▶ Exercise description
Put every line of the records into a JSON list of strings, with one string per line and the blank lines left out.

(Dataset records)

◇ ◇ ◇ ◇ ◇ ◇ ◇

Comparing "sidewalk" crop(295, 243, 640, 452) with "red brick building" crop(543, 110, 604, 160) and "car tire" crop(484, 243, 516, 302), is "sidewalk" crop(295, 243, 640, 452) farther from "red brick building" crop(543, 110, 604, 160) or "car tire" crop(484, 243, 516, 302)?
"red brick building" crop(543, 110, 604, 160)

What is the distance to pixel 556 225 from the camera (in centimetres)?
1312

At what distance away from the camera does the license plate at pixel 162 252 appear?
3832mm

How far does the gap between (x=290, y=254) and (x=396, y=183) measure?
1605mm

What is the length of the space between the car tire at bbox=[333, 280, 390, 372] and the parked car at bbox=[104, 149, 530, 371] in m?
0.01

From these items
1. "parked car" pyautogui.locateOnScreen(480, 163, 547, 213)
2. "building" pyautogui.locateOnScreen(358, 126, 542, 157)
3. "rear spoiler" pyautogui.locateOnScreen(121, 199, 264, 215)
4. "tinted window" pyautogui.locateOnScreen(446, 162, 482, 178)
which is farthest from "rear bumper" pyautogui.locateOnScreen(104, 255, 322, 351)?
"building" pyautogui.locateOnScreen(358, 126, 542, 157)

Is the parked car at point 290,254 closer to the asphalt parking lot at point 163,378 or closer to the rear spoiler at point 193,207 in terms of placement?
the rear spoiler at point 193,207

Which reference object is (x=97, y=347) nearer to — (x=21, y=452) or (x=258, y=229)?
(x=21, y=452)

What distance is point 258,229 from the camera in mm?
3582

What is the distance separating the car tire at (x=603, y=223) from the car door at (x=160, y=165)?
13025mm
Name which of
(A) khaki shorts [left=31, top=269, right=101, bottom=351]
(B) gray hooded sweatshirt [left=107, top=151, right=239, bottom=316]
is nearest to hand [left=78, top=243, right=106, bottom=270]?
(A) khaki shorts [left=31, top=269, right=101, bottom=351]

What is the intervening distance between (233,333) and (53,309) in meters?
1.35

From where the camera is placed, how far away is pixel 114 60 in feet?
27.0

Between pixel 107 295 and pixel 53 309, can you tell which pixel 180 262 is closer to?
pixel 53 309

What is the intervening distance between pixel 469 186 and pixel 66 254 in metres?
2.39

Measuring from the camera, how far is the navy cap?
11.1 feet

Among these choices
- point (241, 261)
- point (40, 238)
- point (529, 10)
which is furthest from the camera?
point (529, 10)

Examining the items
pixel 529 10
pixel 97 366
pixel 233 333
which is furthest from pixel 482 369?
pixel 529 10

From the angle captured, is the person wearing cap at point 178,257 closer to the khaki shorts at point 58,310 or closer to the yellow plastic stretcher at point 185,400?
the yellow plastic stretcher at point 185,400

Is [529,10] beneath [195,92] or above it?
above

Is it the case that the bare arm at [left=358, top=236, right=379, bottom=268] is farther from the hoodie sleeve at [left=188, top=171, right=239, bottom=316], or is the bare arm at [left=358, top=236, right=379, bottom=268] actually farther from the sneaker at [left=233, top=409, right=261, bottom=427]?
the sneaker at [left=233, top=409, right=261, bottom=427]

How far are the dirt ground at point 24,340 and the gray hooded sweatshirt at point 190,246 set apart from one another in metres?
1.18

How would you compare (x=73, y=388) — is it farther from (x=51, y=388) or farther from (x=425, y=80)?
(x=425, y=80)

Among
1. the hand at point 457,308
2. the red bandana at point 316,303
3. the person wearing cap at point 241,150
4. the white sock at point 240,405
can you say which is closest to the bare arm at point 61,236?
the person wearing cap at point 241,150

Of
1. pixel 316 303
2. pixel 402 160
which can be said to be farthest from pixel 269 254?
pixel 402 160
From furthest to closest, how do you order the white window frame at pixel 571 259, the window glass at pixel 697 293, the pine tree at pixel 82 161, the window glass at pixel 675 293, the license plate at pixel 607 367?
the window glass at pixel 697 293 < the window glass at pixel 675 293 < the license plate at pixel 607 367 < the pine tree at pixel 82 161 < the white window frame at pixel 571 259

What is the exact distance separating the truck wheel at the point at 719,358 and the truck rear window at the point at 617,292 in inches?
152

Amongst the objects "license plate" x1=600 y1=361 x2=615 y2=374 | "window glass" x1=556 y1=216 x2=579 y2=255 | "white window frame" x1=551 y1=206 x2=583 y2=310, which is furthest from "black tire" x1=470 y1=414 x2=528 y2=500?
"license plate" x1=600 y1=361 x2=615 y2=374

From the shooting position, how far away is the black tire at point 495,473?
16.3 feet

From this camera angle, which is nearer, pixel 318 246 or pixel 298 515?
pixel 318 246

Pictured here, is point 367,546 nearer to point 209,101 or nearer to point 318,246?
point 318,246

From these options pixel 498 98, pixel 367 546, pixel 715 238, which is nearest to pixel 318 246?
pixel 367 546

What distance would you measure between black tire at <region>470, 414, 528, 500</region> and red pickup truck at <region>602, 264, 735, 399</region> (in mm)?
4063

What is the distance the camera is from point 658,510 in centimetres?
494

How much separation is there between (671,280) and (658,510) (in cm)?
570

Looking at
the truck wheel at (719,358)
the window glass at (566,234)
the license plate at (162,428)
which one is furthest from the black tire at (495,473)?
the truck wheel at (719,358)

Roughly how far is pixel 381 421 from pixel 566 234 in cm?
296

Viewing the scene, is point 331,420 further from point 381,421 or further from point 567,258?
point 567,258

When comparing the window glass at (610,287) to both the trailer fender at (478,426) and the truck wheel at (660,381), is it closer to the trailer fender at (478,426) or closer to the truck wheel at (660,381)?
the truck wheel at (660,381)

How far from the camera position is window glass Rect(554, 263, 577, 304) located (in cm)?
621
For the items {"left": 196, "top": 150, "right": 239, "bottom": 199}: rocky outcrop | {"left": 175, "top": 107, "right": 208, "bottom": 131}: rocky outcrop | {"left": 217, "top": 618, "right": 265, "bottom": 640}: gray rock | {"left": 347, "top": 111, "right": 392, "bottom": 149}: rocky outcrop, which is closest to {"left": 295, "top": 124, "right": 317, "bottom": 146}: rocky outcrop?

◇ ◇ ◇ ◇ ◇ ◇ ◇

▶ Completed task
[
  "Comparing \"sidewalk\" crop(295, 243, 640, 452) with \"red brick building\" crop(543, 110, 604, 160) and \"car tire\" crop(484, 243, 516, 302), is \"sidewalk\" crop(295, 243, 640, 452) farther from \"red brick building\" crop(543, 110, 604, 160) or \"car tire\" crop(484, 243, 516, 302)?",
  "\"red brick building\" crop(543, 110, 604, 160)",
  "What is the distance to pixel 556 225 from the camera (in centimetres)?",
  "1312",
  "At what distance away from the camera does the license plate at pixel 162 252 appear?",
  "3832mm",
  "How far does the gap between (x=290, y=254) and (x=396, y=183) measure?",
  "1605mm",
  "What is the length of the space between the car tire at bbox=[333, 280, 390, 372] and the parked car at bbox=[104, 149, 530, 371] in m?",
  "0.01",
  "From these items",
  "1. \"parked car\" pyautogui.locateOnScreen(480, 163, 547, 213)",
  "2. \"building\" pyautogui.locateOnScreen(358, 126, 542, 157)",
  "3. \"rear spoiler\" pyautogui.locateOnScreen(121, 199, 264, 215)",
  "4. \"tinted window\" pyautogui.locateOnScreen(446, 162, 482, 178)",
  "which is farthest from \"rear bumper\" pyautogui.locateOnScreen(104, 255, 322, 351)?",
  "\"building\" pyautogui.locateOnScreen(358, 126, 542, 157)",
  "Is the parked car at point 290,254 closer to the asphalt parking lot at point 163,378 or closer to the rear spoiler at point 193,207 in terms of placement?",
  "the rear spoiler at point 193,207",
  "Which reference object is (x=97, y=347) nearer to — (x=21, y=452) or (x=258, y=229)?",
  "(x=21, y=452)",
  "What distance is point 258,229 from the camera in mm?",
  "3582",
  "What is the distance separating the car tire at (x=603, y=223) from the car door at (x=160, y=165)?",
  "13025mm",
  "Name which of",
  "(A) khaki shorts [left=31, top=269, right=101, bottom=351]",
  "(B) gray hooded sweatshirt [left=107, top=151, right=239, bottom=316]",
  "is nearest to hand [left=78, top=243, right=106, bottom=270]?",
  "(A) khaki shorts [left=31, top=269, right=101, bottom=351]",
  "What is the intervening distance between (233,333) and (53,309) in meters?",
  "1.35",
  "From where the camera is placed, how far away is pixel 114 60 in feet?",
  "27.0",
  "Between pixel 107 295 and pixel 53 309, can you tell which pixel 180 262 is closer to?",
  "pixel 53 309",
  "What is the intervening distance between pixel 469 186 and pixel 66 254 in metres?",
  "2.39",
  "Measuring from the camera, how far is the navy cap?",
  "11.1 feet",
  "Among these choices",
  "- point (241, 261)",
  "- point (40, 238)",
  "- point (529, 10)",
  "which is furthest from the camera?",
  "point (529, 10)",
  "Examining the items",
  "pixel 529 10",
  "pixel 97 366",
  "pixel 233 333",
  "which is furthest from pixel 482 369?",
  "pixel 529 10",
  "From the angle captured, is the person wearing cap at point 178,257 closer to the khaki shorts at point 58,310 or closer to the yellow plastic stretcher at point 185,400?",
  "the yellow plastic stretcher at point 185,400",
  "Is [529,10] beneath [195,92] or above it?",
  "above",
  "Is it the case that the bare arm at [left=358, top=236, right=379, bottom=268] is farther from the hoodie sleeve at [left=188, top=171, right=239, bottom=316], or is the bare arm at [left=358, top=236, right=379, bottom=268] actually farther from the sneaker at [left=233, top=409, right=261, bottom=427]?",
  "the sneaker at [left=233, top=409, right=261, bottom=427]",
  "How far are the dirt ground at point 24,340 and the gray hooded sweatshirt at point 190,246 set apart from one another in metres?",
  "1.18",
  "How would you compare (x=73, y=388) — is it farther from (x=51, y=388) or farther from (x=425, y=80)?",
  "(x=425, y=80)",
  "Among",
  "1. the hand at point 457,308",
  "2. the red bandana at point 316,303",
  "3. the person wearing cap at point 241,150",
  "4. the white sock at point 240,405",
  "can you say which is closest to the bare arm at point 61,236?",
  "the person wearing cap at point 241,150",
  "Of",
  "1. pixel 316 303",
  "2. pixel 402 160",
  "which can be said to be farthest from pixel 269 254?",
  "pixel 402 160",
  "From furthest to closest, how do you order the white window frame at pixel 571 259, the window glass at pixel 697 293, the pine tree at pixel 82 161, the window glass at pixel 675 293, the license plate at pixel 607 367?",
  "the window glass at pixel 697 293 < the window glass at pixel 675 293 < the license plate at pixel 607 367 < the pine tree at pixel 82 161 < the white window frame at pixel 571 259",
  "What is the exact distance separating the truck wheel at the point at 719,358 and the truck rear window at the point at 617,292 in inches?",
  "152",
  "Amongst the objects \"license plate\" x1=600 y1=361 x2=615 y2=374 | \"window glass\" x1=556 y1=216 x2=579 y2=255 | \"white window frame\" x1=551 y1=206 x2=583 y2=310, which is furthest from \"black tire\" x1=470 y1=414 x2=528 y2=500?",
  "\"license plate\" x1=600 y1=361 x2=615 y2=374",
  "From the shooting position, how far away is the black tire at point 495,473?",
  "16.3 feet",
  "From this camera angle, which is nearer, pixel 318 246 or pixel 298 515?",
  "pixel 318 246",
  "Pictured here, is point 367,546 nearer to point 209,101 or nearer to point 318,246?",
  "point 318,246",
  "From these options pixel 498 98, pixel 367 546, pixel 715 238, which is nearest to pixel 318 246?",
  "pixel 367 546",
  "What distance would you measure between black tire at <region>470, 414, 528, 500</region> and red pickup truck at <region>602, 264, 735, 399</region> (in mm)?",
  "4063",
  "What is the distance the camera is from point 658,510 in centimetres?",
  "494",
  "How much separation is there between (671,280) and (658,510) (in cm)?",
  "570",
  "Looking at",
  "the truck wheel at (719,358)",
  "the window glass at (566,234)",
  "the license plate at (162,428)",
  "which one is furthest from the black tire at (495,473)?",
  "the truck wheel at (719,358)",
  "Roughly how far is pixel 381 421 from pixel 566 234 in cm?",
  "296",
  "Viewing the scene, is point 331,420 further from point 381,421 or further from point 567,258?",
  "point 567,258",
  "When comparing the window glass at (610,287) to both the trailer fender at (478,426) and the truck wheel at (660,381), is it closer to the trailer fender at (478,426) or closer to the truck wheel at (660,381)?",
  "the truck wheel at (660,381)",
  "How far from the camera position is window glass Rect(554, 263, 577, 304) located (in cm)?",
  "621",
  "For the items {\"left\": 196, \"top\": 150, \"right\": 239, \"bottom\": 199}: rocky outcrop | {\"left\": 175, \"top\": 107, \"right\": 208, \"bottom\": 131}: rocky outcrop | {\"left\": 217, \"top\": 618, \"right\": 265, \"bottom\": 640}: gray rock | {\"left\": 347, \"top\": 111, \"right\": 392, \"bottom\": 149}: rocky outcrop, which is closest to {\"left\": 295, \"top\": 124, \"right\": 317, \"bottom\": 146}: rocky outcrop?"
]